The Next Big Thing in Online Search
Posted by indroneel on March 1, 2007
Online information is growing at an unprecedented rate with more communities and users taking to the Web than ever before. In the face of this explosion, the top three search services (Google, Yahoo! and MSN) are encountering serious challenges to maintain the relevance of their results. New solutions are constantly being proposed to augment (and at times replace) the capabilities of these services. In this article we shall take a closer look at some of these approaches that have the potential to grow into the next big thing in the search technology space.
Visual search techniques utilize the user’s ability to specify and select items visually, combined with a keyword-based search. The visually selected items are used to further refine the search and arrive at the desired result. What makes this approach really appealing is the usage of perception over descriptive communication as the primary input for information retrieval.
Under the hood, visual search combines optical recognition techniques with descriptive metadata to build relationships among similar looking items. Popularized by Like Visual Shopping, this approach is expected to find wide acceptance among online stores dealing with durable and non-durable personal items.
Information clusters are more of a “post-processing” feature — they address how search results are presented to the user rather than the techniques used in searching. Instead of returning just the first page of results for thousands upon thousands of hits (most of which are irrelevant and not query-specific), the search results are organized into categories and sub-categories effectively compressing the entire result set into one visual page. These “clusters” are created dynamically and organize the result set for easy drill-down and navigation.
You can think of information clustering as Web directories in Yahoo! or Google tailor-made for every keyword-based search performed. The differentiating factor here is the algorithm and logic that power the dynamic categorization with a high degree of relevance.
Community Driven Search
Social or communal search uses human judgement to improve the relevance of results aggregated from top search services. The human judgement is captured beforehand using a variety of transparent (such as click-through profiling) and non-transparent (such as tagging and rating) techniques. Even though social search has been around for quite some time (the Open Directory Project being a good example), the novelty in this approach are the new Web 2.0 features that are being used to capture the human factor information.
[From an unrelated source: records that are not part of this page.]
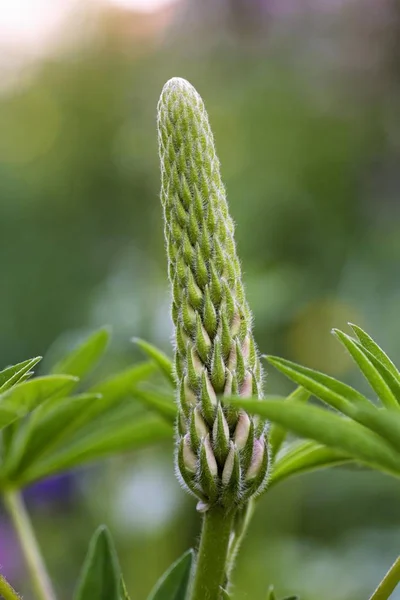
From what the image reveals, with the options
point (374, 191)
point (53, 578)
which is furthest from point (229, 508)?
point (374, 191)

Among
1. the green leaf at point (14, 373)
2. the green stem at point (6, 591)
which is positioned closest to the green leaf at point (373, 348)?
the green leaf at point (14, 373)

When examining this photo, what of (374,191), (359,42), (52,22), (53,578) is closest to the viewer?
(53,578)

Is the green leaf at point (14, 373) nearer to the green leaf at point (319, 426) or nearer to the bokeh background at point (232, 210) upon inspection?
the green leaf at point (319, 426)

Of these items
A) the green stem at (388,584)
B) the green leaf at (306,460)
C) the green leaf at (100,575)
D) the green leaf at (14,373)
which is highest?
the green leaf at (14,373)

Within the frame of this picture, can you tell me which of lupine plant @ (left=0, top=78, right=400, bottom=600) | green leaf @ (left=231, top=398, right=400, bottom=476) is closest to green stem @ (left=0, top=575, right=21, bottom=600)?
lupine plant @ (left=0, top=78, right=400, bottom=600)

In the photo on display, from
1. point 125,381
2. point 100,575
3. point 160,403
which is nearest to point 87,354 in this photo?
point 125,381

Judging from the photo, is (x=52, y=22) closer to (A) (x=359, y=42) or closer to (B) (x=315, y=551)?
(A) (x=359, y=42)
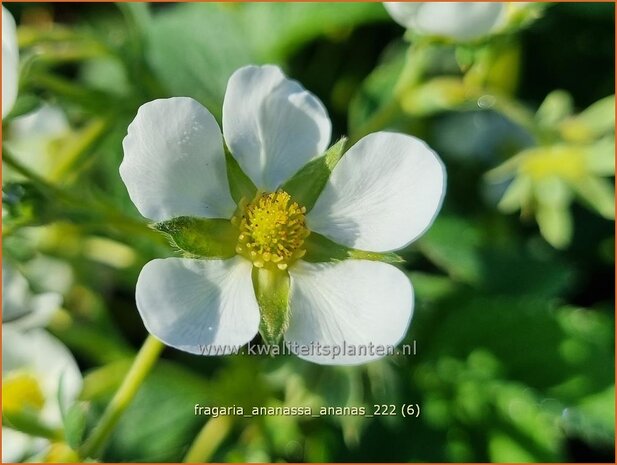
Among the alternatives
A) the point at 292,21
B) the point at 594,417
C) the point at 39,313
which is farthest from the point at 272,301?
the point at 292,21

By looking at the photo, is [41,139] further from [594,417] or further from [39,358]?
[594,417]

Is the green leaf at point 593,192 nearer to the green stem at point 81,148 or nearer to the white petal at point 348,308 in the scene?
the white petal at point 348,308

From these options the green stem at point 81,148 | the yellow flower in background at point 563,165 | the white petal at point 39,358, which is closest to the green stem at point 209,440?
the white petal at point 39,358

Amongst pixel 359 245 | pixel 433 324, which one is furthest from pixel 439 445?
pixel 359 245

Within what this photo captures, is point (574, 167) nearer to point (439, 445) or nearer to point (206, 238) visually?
point (439, 445)

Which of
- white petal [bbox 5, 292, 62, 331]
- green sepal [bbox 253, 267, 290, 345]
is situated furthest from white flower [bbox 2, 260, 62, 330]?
green sepal [bbox 253, 267, 290, 345]

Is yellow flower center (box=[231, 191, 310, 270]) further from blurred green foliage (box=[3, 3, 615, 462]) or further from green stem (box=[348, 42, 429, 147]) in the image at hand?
green stem (box=[348, 42, 429, 147])
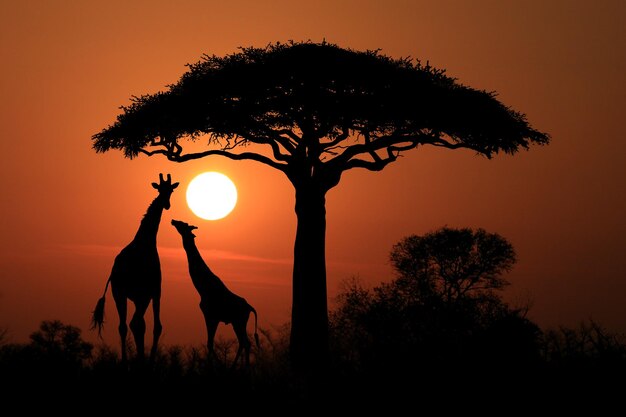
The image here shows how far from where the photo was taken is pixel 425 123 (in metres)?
24.6

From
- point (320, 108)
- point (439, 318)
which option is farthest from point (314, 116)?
point (439, 318)

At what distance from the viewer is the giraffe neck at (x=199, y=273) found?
50.4 ft

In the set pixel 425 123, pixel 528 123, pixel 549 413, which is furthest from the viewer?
pixel 528 123

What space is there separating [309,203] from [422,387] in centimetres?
1099

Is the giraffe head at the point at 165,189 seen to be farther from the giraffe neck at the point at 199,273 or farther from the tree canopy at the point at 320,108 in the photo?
the tree canopy at the point at 320,108

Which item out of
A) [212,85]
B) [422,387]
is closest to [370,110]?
[212,85]

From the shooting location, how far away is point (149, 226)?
14.7 metres

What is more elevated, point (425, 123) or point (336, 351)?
point (425, 123)

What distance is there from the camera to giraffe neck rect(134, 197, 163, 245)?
14.6 meters

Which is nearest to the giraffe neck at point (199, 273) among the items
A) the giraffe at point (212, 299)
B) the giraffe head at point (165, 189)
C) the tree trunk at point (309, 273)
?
the giraffe at point (212, 299)

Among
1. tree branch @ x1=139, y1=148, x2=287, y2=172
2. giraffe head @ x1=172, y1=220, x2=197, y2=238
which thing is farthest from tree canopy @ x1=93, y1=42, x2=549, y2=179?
giraffe head @ x1=172, y1=220, x2=197, y2=238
Traditionally, it has always been the practice to present the search aggregator as a single entity (service or portal) to the end-user. A recent breakaway from this model is the Eurekster’s Swiki service that allows users to define and host their own search aggregators with little effort. Each aggregator maintains its own record base of human-factored meta information for relevance boosting. With discrete groups of users attached to specific aggregators, the swiki model is a definite move towards better integration of search with community powered portals and services.
Human Assisted Search
In the absence of a controlled vocabulary for the Web, automated searching does not return useful results for niche subjects and for broad or confusing phrases. While computer cognizance of the spoken language constantly improves, there continue to be gaps. Human intervention, in the form of real-time interactions with “expert” guides, have the potential to fill these gaps.
The success of human assisted search is derived from the expertise of the guides involved. This is pretty much subjective since expertise and its relationship to a context are something that cannot be measured on an absolute scale. Even as this expertise increases over a period of time, the time taken to arrive at the relevant results is still significantly higher in comparison to that of a more automated solution. Human assisted search is therefore expected to gain more acceptance as a premium service. It should be used only in cases a regular search service fails to return the desired results.
Check out ChaCha for a practical demonstration of human assisted search.